Dans une analyse présentée en fin d'ouvrage, l'expert de la Depp, Fabrice Murat explique qu'"en matière de caractéristiques sociales, de réussite et de parcours scolaire, les disparités territoriales en France sont particulièrement marquées". Peut-on pour autant juxtaposer les cartes du premier chapitre, consacré à l'environnement social, économique et familial, et celles du quatrième chapitre, consacré aux parcours scolaires et aux résultats ? La réponse est négative. "La réussite scolaire d’un canton est imparfaitement liée à son niveau social", décrypte Fabrice Murat. L'illustration en est donnée avec l'exemple du diplôme national du brevet (DNB).

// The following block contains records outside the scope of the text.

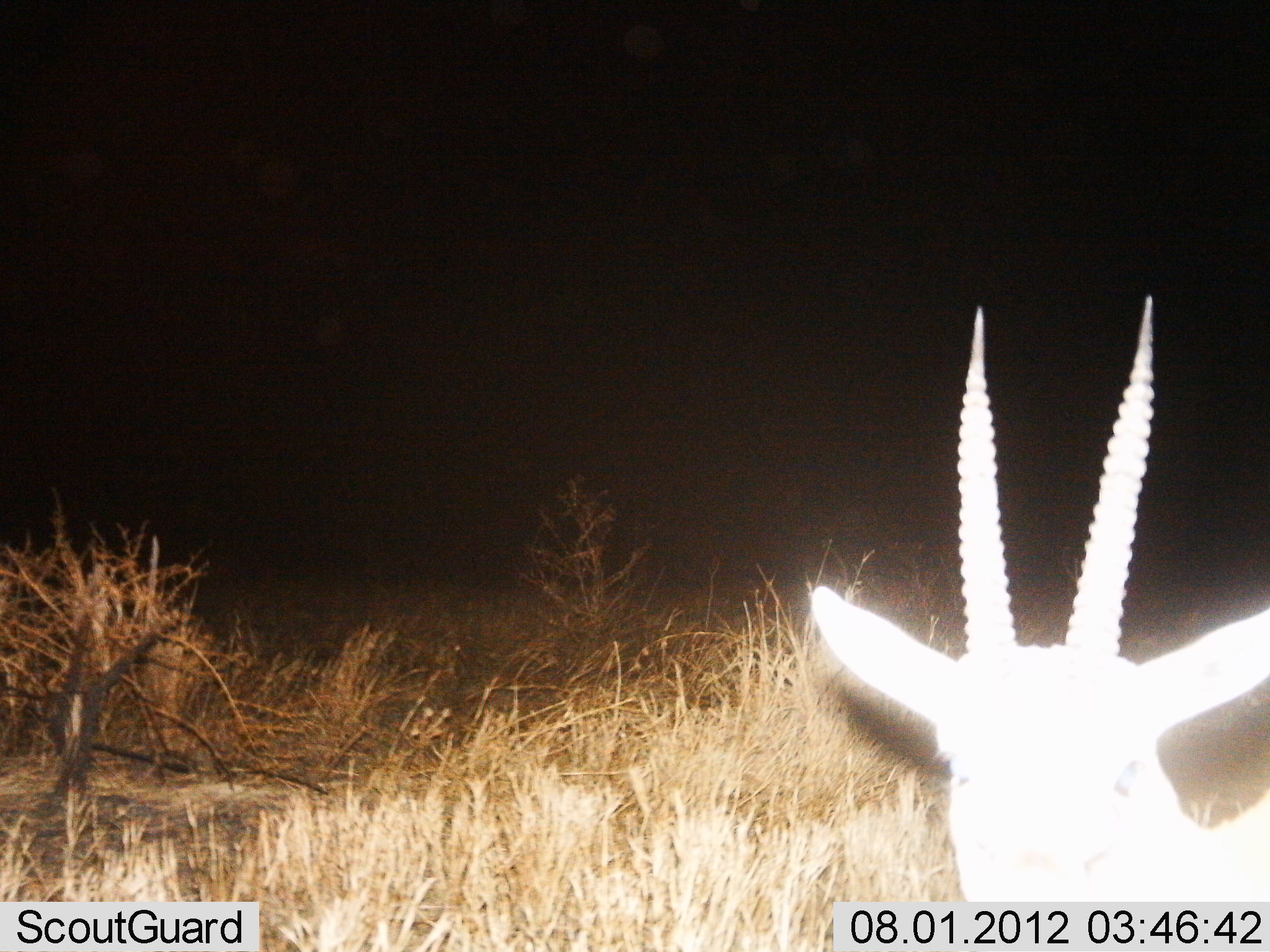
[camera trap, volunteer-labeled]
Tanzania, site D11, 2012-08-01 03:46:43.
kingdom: Animalia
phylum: Chordata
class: Mammalia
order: Artiodactyla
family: Bovidae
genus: Nanger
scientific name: Nanger granti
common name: grant's gazelle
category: gazellegrants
Gazellegrants (grant's gazelle) (Nanger granti), count 1. Behavior (volunteer vote fractions): standing 80%, resting 20%, moving 0%, interacting 0%. Young present (vote fraction): 0%. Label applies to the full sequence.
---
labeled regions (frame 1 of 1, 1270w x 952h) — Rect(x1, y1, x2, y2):
animal: Rect(810, 292, 1270, 901)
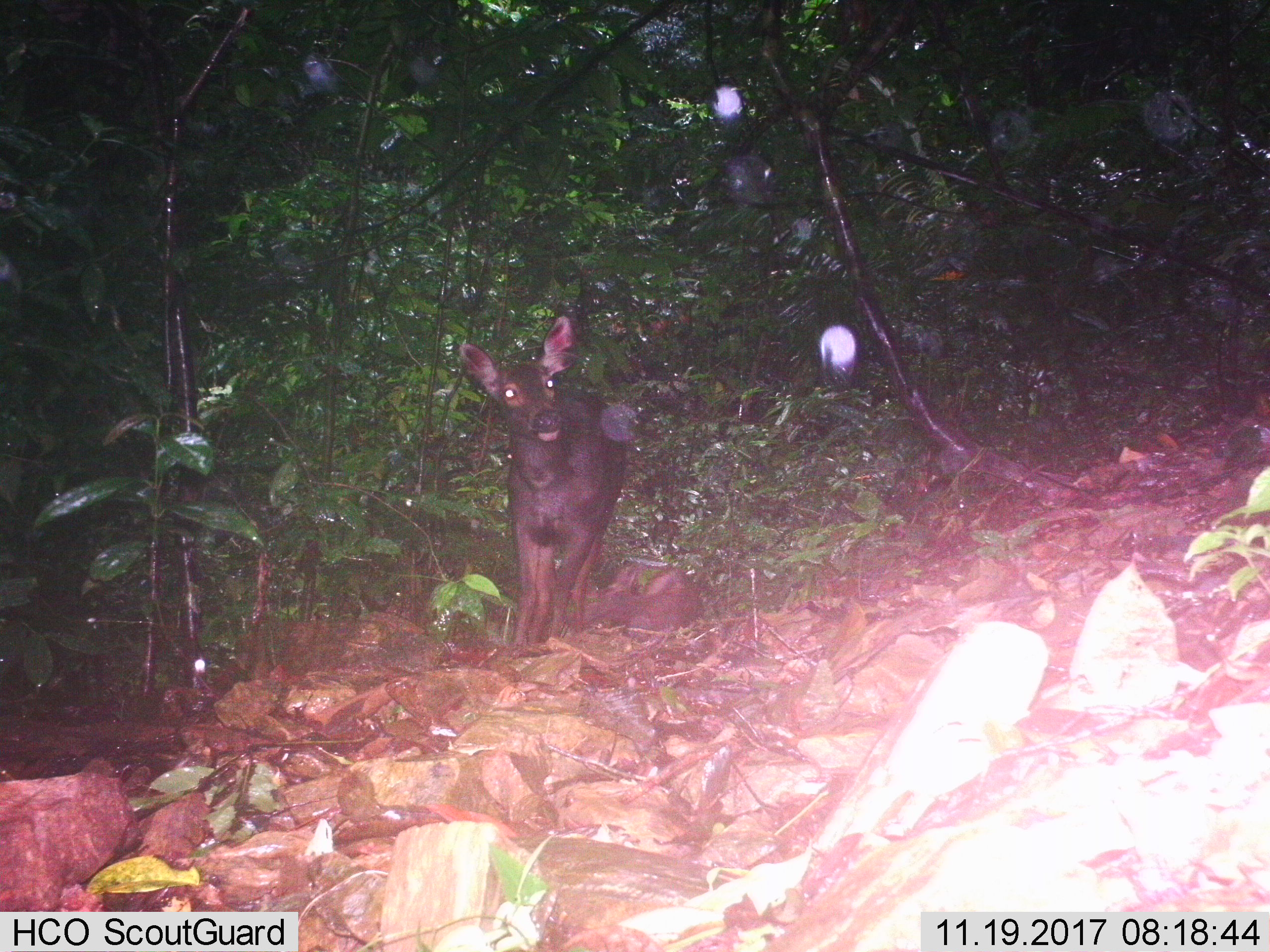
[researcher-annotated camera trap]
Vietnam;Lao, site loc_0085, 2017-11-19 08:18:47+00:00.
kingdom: Animalia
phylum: Chordata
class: Mammalia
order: Artiodactyla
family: Cervidae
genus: Rusa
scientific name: Rusa unicolor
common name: sambar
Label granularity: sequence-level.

"Offre de formation moins diversifiée"
Si les cantons les plus favorisés socialement ont souvent une note moyenne plus élevée, l'expert remarque que "la relation n’est pas parfaite". Les grandes métropoles ne ressortent pas avec des résultats scolaires nettement meilleurs et l’ouest de l’Île-de-France, zone pourtant très favorisée socialement, se détache très peu en termes de réussite au DNB. Quant au bassin méditerranéen, il est "en sous-réussite scolaire". À l'inverse, en Bretagne et Pays de la Loire, les cantons en réussite scolaire paraissent bien plus nombreux que ce que laisse attendre le milieu social. Dans le même ordre d'idées, le nord de la France ressort moins en termes de difficultés scolaires que ce que l’IPS (indice de position sociale) de ses habitants pouvait laisser attendre.

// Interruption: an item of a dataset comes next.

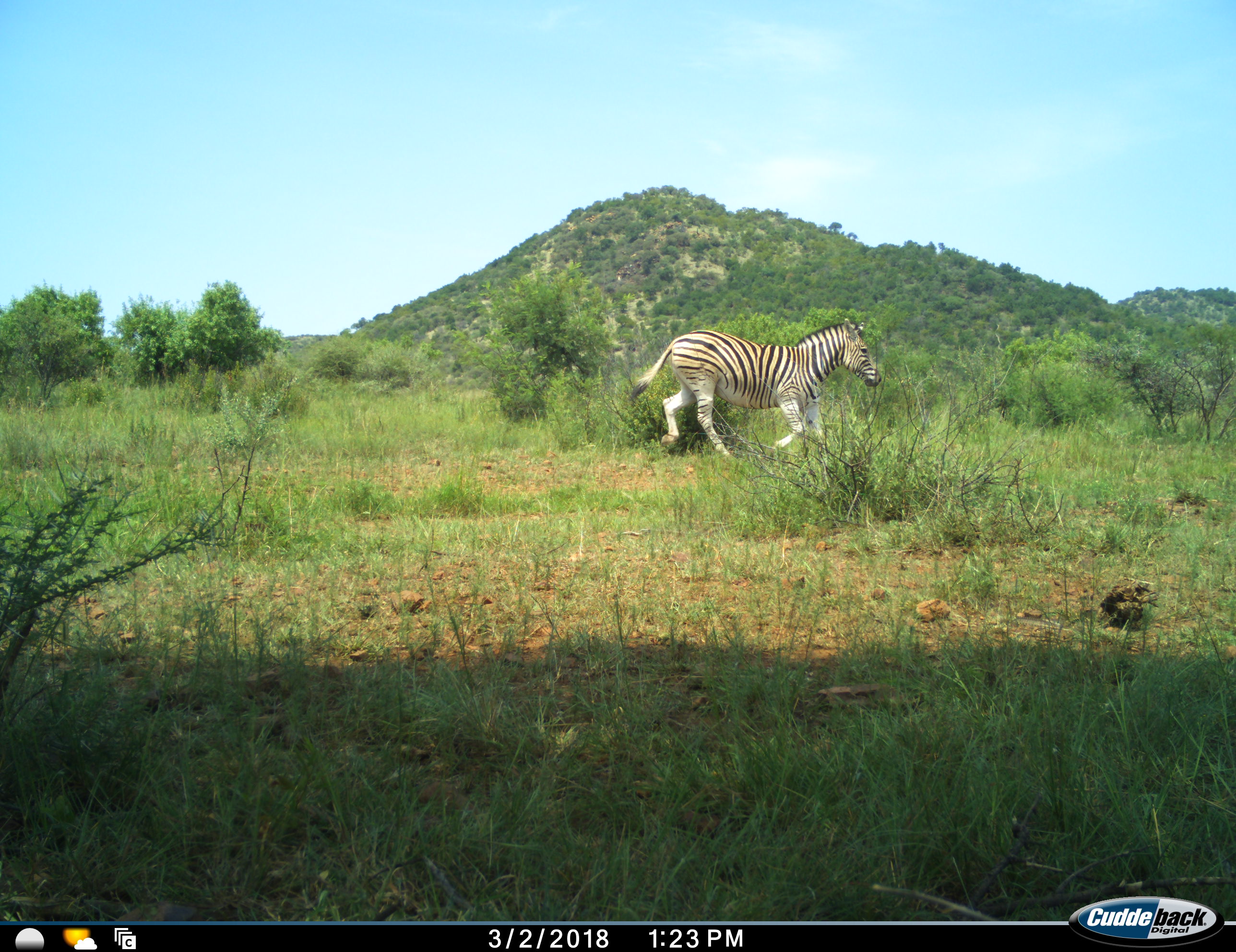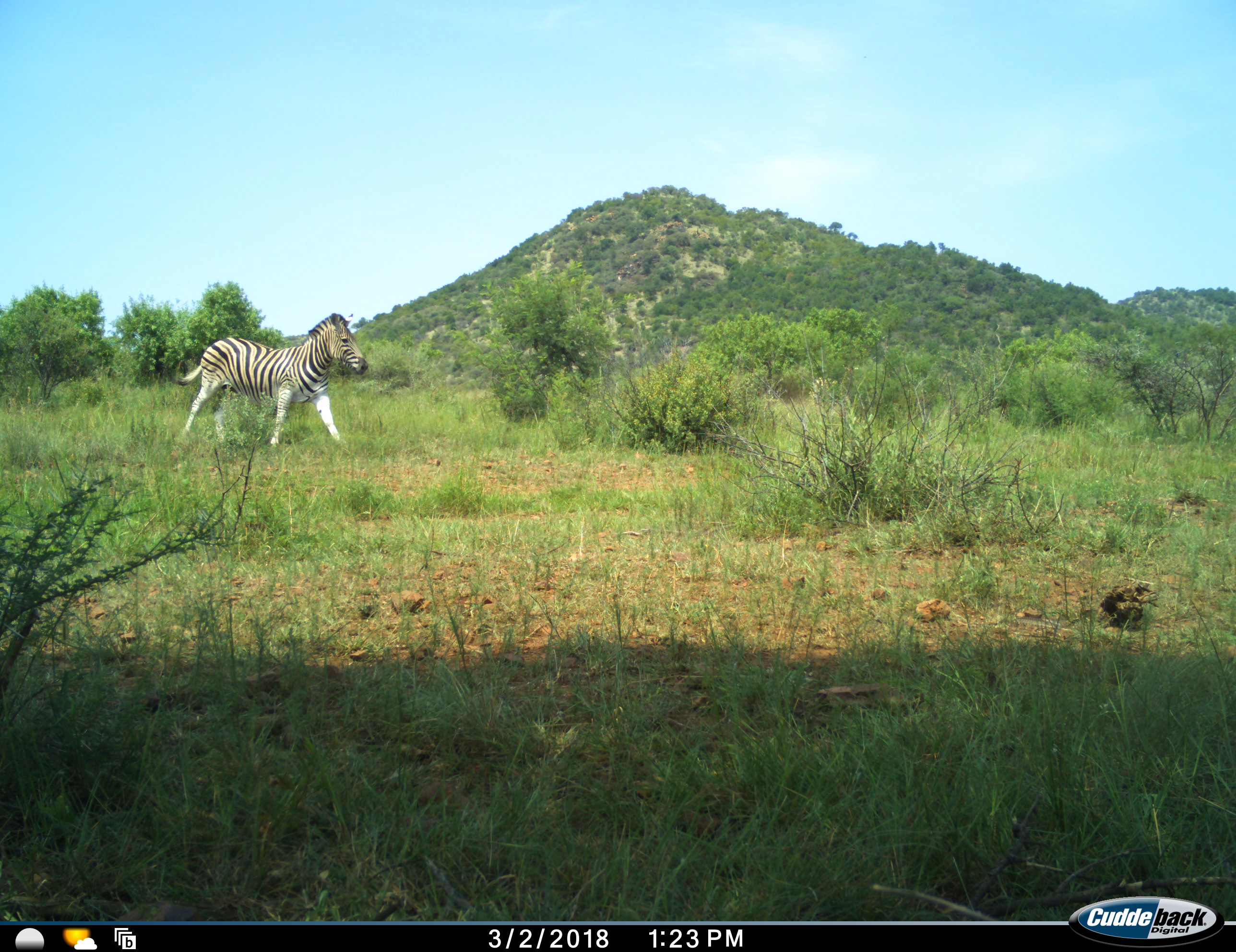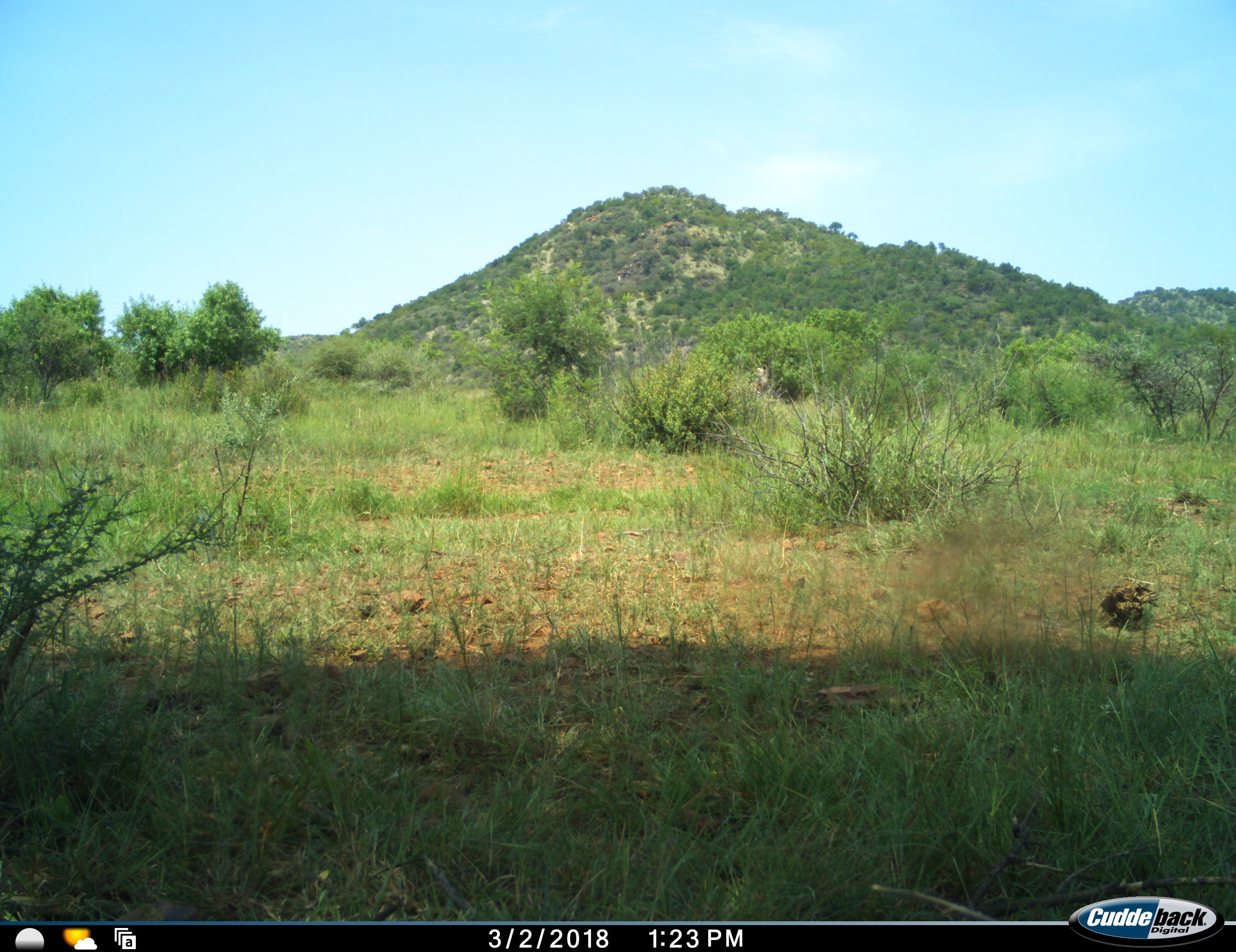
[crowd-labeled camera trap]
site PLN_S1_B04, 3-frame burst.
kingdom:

Ce n'est donc pas uniquement dans le niveau socioéconomique qu'il faut chercher une logique aux écarts de parcours scolaires. Selon Fabrice Murat, "le type de territoire a une grande importance". Ainsi, "les communes rurales se distinguent par un déficit en termes d’orientation vers la voie générale et technologique (GT), qui peut être en partie relié à des aspirations personnelles et professionnelles différentes, mais aussi à une offre de formation moins diversifiée", pointe l'expert. A contrario, le taux de passage en seconde GT est assez élevé (68% contre 57% dans les communes rurales éloignées) dans les communes urbaines denses, lesquelles, si elles sont assez favorisées socialement, comptent toutefois "beaucoup de variabilité dans [leur] population entre des communes très défavorisées et d’autres très favorisées".
Confirmant de précédents travaux, la "Géographie de l'école" conclut que dans l’ensemble des académies, les zones rurales éloignées et l’urbain éloigné sont plus défavorisés que les zones périphériques et l’urbain dense.